== Available data ==
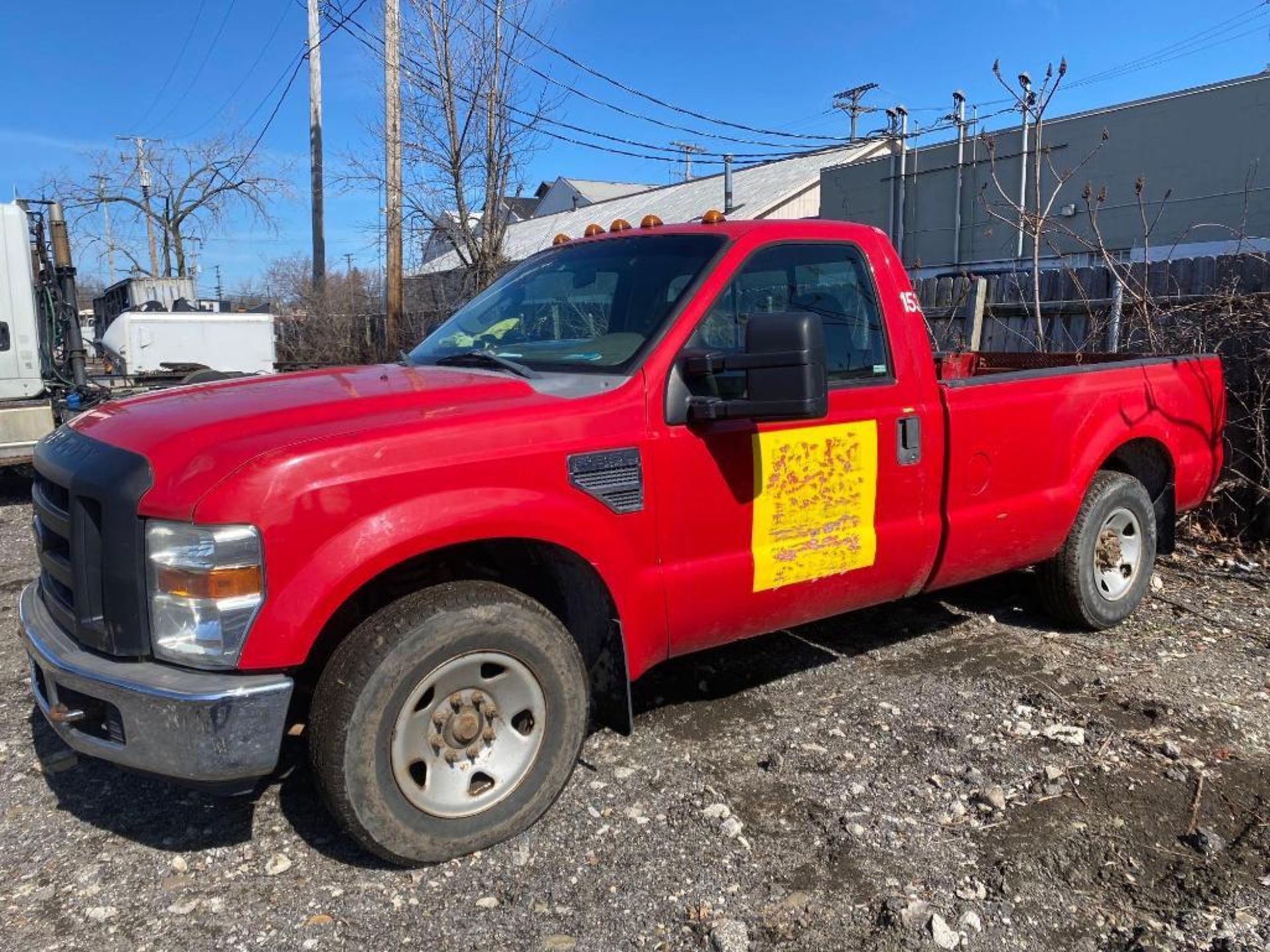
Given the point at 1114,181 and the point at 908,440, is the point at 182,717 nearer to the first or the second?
the point at 908,440

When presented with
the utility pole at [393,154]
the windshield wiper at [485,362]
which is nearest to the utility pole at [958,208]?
the utility pole at [393,154]

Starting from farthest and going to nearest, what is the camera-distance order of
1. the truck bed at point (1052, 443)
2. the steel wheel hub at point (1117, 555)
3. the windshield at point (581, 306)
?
1. the steel wheel hub at point (1117, 555)
2. the truck bed at point (1052, 443)
3. the windshield at point (581, 306)

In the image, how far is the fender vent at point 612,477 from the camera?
305 cm

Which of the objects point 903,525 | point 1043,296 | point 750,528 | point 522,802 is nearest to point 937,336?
point 1043,296

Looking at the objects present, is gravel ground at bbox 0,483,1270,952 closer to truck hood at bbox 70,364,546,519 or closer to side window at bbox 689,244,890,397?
truck hood at bbox 70,364,546,519

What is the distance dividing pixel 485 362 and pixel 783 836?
1.95 meters

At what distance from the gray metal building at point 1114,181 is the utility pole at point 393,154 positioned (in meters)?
8.69

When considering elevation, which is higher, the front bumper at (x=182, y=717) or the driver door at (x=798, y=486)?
the driver door at (x=798, y=486)

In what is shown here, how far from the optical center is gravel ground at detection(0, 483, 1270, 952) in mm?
2725

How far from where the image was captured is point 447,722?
2.93 m

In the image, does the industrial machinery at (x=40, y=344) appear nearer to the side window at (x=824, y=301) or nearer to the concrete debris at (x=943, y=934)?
the side window at (x=824, y=301)

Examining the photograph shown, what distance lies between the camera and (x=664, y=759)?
3.67 meters

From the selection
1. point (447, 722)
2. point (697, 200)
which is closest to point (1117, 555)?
point (447, 722)

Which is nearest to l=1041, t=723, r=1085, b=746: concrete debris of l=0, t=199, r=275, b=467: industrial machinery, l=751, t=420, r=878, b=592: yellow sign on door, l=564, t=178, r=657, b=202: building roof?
l=751, t=420, r=878, b=592: yellow sign on door
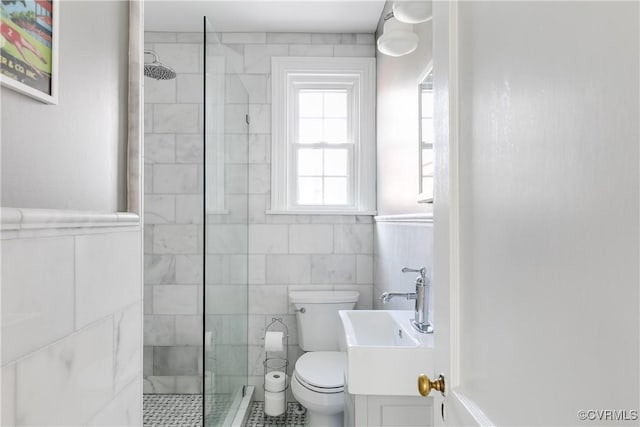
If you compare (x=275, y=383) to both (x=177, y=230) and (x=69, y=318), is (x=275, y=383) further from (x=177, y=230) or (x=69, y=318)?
(x=69, y=318)

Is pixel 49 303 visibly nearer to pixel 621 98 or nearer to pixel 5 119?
pixel 5 119

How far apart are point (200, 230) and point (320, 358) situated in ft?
4.20

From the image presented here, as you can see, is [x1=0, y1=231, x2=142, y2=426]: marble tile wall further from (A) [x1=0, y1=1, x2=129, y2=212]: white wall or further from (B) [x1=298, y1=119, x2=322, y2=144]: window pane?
(B) [x1=298, y1=119, x2=322, y2=144]: window pane

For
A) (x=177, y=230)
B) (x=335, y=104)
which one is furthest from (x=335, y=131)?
(x=177, y=230)

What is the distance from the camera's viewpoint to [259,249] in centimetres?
304

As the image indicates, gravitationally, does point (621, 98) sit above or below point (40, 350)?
above

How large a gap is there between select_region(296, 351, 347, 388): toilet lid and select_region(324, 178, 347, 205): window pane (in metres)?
1.15

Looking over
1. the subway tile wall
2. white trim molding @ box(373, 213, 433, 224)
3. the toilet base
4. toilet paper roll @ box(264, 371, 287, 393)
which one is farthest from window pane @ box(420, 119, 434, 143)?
toilet paper roll @ box(264, 371, 287, 393)

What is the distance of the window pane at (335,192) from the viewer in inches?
125

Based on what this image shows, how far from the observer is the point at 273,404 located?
2.60 meters

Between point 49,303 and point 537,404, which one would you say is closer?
point 537,404

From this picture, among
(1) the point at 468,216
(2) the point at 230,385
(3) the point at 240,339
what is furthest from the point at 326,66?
(1) the point at 468,216

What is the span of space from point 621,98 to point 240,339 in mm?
2607

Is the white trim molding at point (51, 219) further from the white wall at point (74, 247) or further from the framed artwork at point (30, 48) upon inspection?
the framed artwork at point (30, 48)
===
• **Aim**
Leave out the pictures and output every record above precisely as given.

• **The reply**
Given the point at 1114,181 and the point at 908,440, is the point at 182,717 nearer to the first or the second?
the point at 908,440

When presented with
the utility pole at [393,154]
the windshield wiper at [485,362]
which is nearest to the utility pole at [958,208]?
the utility pole at [393,154]

Starting from farthest and going to nearest, what is the camera-distance order of
1. the truck bed at point (1052, 443)
2. the steel wheel hub at point (1117, 555)
3. the windshield at point (581, 306)
?
1. the steel wheel hub at point (1117, 555)
2. the truck bed at point (1052, 443)
3. the windshield at point (581, 306)

In the image, how far is the fender vent at point 612,477 from the camera?
305 cm

Which of the objects point 903,525 | point 1043,296 | point 750,528 | point 522,802 is nearest to point 937,336?
point 1043,296

Looking at the objects present, is gravel ground at bbox 0,483,1270,952 closer to truck hood at bbox 70,364,546,519 or closer to side window at bbox 689,244,890,397?
truck hood at bbox 70,364,546,519

What is the distance dividing pixel 485 362 and pixel 783 836?
1.95 meters

At what distance from the gray metal building at point 1114,181 is the utility pole at point 393,154 positioned (in meters)?
8.69

When considering elevation, which is higher, the front bumper at (x=182, y=717) or the driver door at (x=798, y=486)?
the driver door at (x=798, y=486)

In what is shown here, how far from the optical center is gravel ground at detection(0, 483, 1270, 952) in mm?
2725

How far from where the image was captured is point 447,722?
2.93 m

In the image, does the industrial machinery at (x=40, y=344) appear nearer to the side window at (x=824, y=301) or nearer to the concrete debris at (x=943, y=934)?
the side window at (x=824, y=301)

Examining the photograph shown, what distance lies between the camera and (x=664, y=759)?
3.67 meters

From the selection
1. point (447, 722)
2. point (697, 200)
which is closest to point (1117, 555)?
point (447, 722)

Which is nearest to l=1041, t=723, r=1085, b=746: concrete debris of l=0, t=199, r=275, b=467: industrial machinery, l=751, t=420, r=878, b=592: yellow sign on door, l=564, t=178, r=657, b=202: building roof?
l=751, t=420, r=878, b=592: yellow sign on door
If you compare (x=275, y=383) to both (x=177, y=230) and (x=69, y=318), is (x=275, y=383) further from (x=177, y=230) or (x=69, y=318)?
(x=69, y=318)

Is pixel 49 303 visibly nearer to pixel 621 98 or nearer to pixel 5 119?
pixel 5 119

How far apart are point (200, 230) and point (320, 358) situated in ft?
4.20

From the image presented here, as you can see, is [x1=0, y1=231, x2=142, y2=426]: marble tile wall further from (A) [x1=0, y1=1, x2=129, y2=212]: white wall or further from (B) [x1=298, y1=119, x2=322, y2=144]: window pane?
(B) [x1=298, y1=119, x2=322, y2=144]: window pane

For
A) (x=177, y=230)
B) (x=335, y=104)
which one is furthest from (x=335, y=131)?
(x=177, y=230)

What is the distance from the camera's viewpoint to [259,249] in centimetres?
304

As the image indicates, gravitationally, does point (621, 98) sit above or below point (40, 350)?
above

How large a gap is there between select_region(296, 351, 347, 388): toilet lid and select_region(324, 178, 347, 205): window pane (in metres)?
1.15

Looking over
1. the subway tile wall
2. white trim molding @ box(373, 213, 433, 224)
3. the toilet base
4. toilet paper roll @ box(264, 371, 287, 393)
which one is farthest from window pane @ box(420, 119, 434, 143)?
toilet paper roll @ box(264, 371, 287, 393)

What is the distance of the window pane at (335,192) from the viewer in inches?
125

Based on what this image shows, how far from the observer is the point at 273,404 located?
2.60 meters

Between point 49,303 and point 537,404, which one would you say is closer?
point 537,404

From this picture, among
(1) the point at 468,216
(2) the point at 230,385
(3) the point at 240,339
what is furthest from the point at 326,66?
(1) the point at 468,216

What is the span of space from point 621,98 to point 240,339 in mm?
2607

Is the white trim molding at point (51, 219) further from the white wall at point (74, 247) or further from the framed artwork at point (30, 48) upon inspection?
the framed artwork at point (30, 48)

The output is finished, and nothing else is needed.